SELECTED EXTRACT =>
“Democracy is the worst form of government, except for All other.”

–Winston Churchill

The same reasoning is true for Joint Command and Control; it is the worst except for all other. Throughout the entire reporting of this incident, Joint Command and Control policies and procedures came to light which may have been outdated and unrealistic. The Peacetime Aerial Reconnaissance Program worldwide has been an extremely fruitful endeavor, and certainly worthy of the risk involved. However, closer coordination among the services might have prevented this incident with relatively little additional expenditure of resources.

The numerous options available for punitive action against North Korea may not have sufficiently taken into account the status of ground units, and their ability to withstand a N.K. counter thrust, without the employment of nuclear weapons or implementation of a massive buildup of U.S. forces. (1) However, the punitive actions that were developed were directed by higher headquarters and were based on the best tactical scheme of maneuver to get the directed missions accomplished. (2) Had a Single Manager for Air been responsible for planning and coordination of the PARPRO and punitive actions, these actions may have been more in keeping with reality of the local situation.

EXERCISE A =>
Reproduce the entire passage on Joint Command and Control word for word.
The passage and the listing have no connection to each other.

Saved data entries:
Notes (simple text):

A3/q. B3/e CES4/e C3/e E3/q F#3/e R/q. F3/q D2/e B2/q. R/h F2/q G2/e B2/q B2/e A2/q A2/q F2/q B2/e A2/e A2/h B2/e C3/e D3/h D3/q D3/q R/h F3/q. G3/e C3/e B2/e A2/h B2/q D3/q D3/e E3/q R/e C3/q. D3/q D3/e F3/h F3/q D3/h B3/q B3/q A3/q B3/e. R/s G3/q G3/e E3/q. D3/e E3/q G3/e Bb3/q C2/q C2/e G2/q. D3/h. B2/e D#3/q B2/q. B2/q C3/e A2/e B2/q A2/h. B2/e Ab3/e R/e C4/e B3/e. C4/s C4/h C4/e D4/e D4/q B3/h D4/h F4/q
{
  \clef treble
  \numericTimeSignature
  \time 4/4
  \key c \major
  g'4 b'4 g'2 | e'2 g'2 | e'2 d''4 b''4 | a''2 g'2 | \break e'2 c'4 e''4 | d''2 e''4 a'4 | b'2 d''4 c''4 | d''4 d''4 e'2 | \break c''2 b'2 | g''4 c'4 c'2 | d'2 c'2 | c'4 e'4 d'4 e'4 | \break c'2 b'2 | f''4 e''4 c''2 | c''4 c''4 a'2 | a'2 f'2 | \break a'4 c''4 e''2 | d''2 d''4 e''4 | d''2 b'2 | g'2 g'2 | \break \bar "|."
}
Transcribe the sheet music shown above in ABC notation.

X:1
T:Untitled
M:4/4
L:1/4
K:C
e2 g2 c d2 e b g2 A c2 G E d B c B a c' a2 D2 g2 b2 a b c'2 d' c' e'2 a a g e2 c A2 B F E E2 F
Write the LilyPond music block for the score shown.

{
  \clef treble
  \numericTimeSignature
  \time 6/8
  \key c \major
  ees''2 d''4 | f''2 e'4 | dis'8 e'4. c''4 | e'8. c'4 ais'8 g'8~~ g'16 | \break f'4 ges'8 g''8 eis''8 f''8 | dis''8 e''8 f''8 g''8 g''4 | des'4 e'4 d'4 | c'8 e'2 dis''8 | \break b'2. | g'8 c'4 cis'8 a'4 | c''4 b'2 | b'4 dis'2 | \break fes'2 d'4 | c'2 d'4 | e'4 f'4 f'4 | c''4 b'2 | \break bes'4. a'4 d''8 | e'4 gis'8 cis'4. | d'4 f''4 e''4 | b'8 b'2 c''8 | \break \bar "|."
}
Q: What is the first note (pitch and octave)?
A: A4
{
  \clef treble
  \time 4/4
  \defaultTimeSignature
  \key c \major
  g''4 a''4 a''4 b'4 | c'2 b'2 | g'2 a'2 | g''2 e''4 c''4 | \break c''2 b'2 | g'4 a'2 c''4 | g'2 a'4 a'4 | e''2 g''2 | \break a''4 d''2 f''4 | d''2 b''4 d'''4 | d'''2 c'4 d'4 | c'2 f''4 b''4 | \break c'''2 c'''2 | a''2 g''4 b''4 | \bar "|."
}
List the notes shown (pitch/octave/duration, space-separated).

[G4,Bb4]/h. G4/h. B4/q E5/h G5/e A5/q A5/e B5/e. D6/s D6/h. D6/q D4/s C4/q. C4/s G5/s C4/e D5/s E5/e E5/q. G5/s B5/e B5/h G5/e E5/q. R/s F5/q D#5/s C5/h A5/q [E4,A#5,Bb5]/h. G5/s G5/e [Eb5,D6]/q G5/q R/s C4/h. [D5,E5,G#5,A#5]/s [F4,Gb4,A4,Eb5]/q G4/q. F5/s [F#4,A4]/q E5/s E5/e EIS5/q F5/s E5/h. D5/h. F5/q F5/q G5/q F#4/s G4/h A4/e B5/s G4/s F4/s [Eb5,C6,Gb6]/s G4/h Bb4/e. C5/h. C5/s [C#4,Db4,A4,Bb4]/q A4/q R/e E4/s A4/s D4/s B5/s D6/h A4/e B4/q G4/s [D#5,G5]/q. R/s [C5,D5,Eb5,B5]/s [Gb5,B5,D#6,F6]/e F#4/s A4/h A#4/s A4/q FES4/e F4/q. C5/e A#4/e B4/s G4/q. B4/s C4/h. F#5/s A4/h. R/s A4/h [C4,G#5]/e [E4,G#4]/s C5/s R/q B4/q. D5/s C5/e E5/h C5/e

EXERCISE B =>
Report every line of the listing that contains the string "shown", matching case exactly.

WRITTEN REPLY A =>
“Democracy is the worst form of government, except for All other.”

–Winston Churchill

The same reasoning is true for Joint Command and Control; it is the worst except for all other. Throughout the entire reporting of this incident, Joint Command and Control policies and procedures came to light which may have been outdated and unrealistic. The Peacetime Aerial Reconnaissance Program worldwide has been an extremely fruitful endeavor, and certainly worthy of the risk involved. However, closer coordination among the services might have prevented this incident with relatively little additional expenditure of resources.

The numerous options available for punitive action against North Korea may not have sufficiently taken into account the status of ground units, and their ability to withstand a N.K. counter thrust, without the employment of nuclear weapons or implementation of a massive buildup of U.S. forces. (1) However, the punitive actions that were developed were directed by higher headquarters and were based on the best tactical scheme of maneuver to get the directed missions accomplished. (2) Had a Single Manager for Air been responsible for planning and coordination of the PARPRO and punitive actions, these actions may have been more in keeping with reality of the local situation.

WRITTEN REPLY B =>
Transcribe the sheet music shown above in ABC notation.
Write the LilyPond music block for the score shown.
List the notes shown (pitch/octave/duration, space-separated).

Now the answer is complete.